AIM -> Write out, word for word, only the lines from the one containing "From what can" through the final line of the data.

INPUT RECORDS ->
-- Begin --

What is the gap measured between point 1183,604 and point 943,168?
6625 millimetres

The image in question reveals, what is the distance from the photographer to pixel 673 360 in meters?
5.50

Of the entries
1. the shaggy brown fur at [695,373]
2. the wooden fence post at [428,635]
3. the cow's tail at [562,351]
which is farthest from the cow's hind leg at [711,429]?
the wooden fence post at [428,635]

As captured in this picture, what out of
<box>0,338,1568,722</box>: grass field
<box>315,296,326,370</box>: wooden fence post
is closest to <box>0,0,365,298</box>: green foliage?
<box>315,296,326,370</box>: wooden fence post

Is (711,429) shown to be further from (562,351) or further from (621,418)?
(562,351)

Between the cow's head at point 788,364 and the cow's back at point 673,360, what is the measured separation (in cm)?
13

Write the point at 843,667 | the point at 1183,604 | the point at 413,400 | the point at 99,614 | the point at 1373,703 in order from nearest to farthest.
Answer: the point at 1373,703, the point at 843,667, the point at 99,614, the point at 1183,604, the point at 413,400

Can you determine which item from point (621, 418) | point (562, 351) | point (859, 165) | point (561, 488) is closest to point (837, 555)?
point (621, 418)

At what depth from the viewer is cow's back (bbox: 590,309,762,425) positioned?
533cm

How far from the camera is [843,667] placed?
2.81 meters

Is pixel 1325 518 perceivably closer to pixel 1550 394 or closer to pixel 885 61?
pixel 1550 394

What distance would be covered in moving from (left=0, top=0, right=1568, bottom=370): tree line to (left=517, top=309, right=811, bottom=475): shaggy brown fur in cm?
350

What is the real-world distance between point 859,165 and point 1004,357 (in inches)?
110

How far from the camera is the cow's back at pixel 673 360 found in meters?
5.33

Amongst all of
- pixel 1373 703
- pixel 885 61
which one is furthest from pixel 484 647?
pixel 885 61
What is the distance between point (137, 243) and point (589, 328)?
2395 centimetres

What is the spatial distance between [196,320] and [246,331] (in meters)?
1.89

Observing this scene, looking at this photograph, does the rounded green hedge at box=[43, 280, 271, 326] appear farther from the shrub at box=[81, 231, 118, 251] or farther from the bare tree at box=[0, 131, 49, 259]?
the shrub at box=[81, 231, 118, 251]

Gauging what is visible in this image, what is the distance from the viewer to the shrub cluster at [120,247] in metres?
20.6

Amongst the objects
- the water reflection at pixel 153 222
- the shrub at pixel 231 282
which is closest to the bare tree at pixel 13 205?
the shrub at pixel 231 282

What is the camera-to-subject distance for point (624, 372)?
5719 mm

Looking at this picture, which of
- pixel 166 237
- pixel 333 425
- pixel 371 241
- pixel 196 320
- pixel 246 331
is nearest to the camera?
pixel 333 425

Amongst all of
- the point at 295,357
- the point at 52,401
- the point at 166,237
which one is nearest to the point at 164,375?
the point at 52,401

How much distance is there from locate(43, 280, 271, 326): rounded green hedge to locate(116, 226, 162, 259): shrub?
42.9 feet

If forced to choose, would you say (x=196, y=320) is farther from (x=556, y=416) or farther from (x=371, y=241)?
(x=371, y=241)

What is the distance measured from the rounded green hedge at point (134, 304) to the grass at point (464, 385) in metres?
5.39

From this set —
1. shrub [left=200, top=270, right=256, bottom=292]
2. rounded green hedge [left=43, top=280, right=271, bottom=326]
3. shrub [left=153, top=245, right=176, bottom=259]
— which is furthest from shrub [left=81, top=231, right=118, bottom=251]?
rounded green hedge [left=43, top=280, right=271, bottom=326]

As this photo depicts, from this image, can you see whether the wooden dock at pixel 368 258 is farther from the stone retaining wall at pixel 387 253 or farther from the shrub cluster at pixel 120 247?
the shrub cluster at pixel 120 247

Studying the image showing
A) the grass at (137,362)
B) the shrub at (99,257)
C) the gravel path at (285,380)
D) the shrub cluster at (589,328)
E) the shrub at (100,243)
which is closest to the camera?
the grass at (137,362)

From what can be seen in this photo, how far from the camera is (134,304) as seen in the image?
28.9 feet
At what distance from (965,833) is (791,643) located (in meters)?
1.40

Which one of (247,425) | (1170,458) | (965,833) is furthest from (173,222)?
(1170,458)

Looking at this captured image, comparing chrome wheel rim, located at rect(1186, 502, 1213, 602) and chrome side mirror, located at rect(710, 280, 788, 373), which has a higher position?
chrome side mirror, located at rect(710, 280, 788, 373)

-- End --

ANSWER TO THIS TASK ->
From what can be seen in this photo, how far from the camera is (134,304) as seen in the image?
28.9 feet
At what distance from (965,833) is (791,643) located (in meters)?
1.40

Which one of (247,425) | (1170,458) | (965,833) is furthest from (173,222)?
(1170,458)

Looking at this captured image, comparing chrome wheel rim, located at rect(1186, 502, 1213, 602) and chrome side mirror, located at rect(710, 280, 788, 373), which has a higher position?
chrome side mirror, located at rect(710, 280, 788, 373)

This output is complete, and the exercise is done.